Material provided:
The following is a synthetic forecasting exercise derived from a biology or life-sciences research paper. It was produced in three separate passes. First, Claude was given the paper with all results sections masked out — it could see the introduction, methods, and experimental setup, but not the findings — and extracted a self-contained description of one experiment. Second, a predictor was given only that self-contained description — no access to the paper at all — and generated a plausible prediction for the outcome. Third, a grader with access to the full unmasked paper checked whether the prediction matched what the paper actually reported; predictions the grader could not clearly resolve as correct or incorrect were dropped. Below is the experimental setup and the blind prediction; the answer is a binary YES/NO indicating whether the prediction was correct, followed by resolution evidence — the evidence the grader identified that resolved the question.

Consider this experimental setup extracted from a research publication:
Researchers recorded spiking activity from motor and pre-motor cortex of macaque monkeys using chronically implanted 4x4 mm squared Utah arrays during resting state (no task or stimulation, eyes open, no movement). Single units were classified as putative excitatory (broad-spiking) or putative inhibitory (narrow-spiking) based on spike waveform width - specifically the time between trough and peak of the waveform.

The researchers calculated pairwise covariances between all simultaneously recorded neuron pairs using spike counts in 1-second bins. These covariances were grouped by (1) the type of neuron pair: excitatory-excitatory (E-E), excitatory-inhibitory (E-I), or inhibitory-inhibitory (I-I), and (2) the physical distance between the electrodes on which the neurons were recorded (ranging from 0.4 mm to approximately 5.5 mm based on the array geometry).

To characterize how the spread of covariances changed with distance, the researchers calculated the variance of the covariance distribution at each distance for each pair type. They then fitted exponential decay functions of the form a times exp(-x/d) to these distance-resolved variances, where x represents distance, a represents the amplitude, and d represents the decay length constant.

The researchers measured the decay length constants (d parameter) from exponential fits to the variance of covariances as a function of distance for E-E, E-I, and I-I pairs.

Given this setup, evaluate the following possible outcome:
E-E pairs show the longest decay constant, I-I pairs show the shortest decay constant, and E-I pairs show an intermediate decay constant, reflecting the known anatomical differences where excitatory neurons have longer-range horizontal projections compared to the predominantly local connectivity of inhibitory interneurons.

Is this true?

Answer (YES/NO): NO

About this task:
Within the records above, the line carrying "E-E pairs show" starts the range and the last line ends it. Set down that range exactly.

Written reply:
E-E pairs show the longest decay constant, I-I pairs show the shortest decay constant, and E-I pairs show an intermediate decay constant, reflecting the known anatomical differences where excitatory neurons have longer-range horizontal projections compared to the predominantly local connectivity of inhibitory interneurons.

Is this true?

Answer (YES/NO): NO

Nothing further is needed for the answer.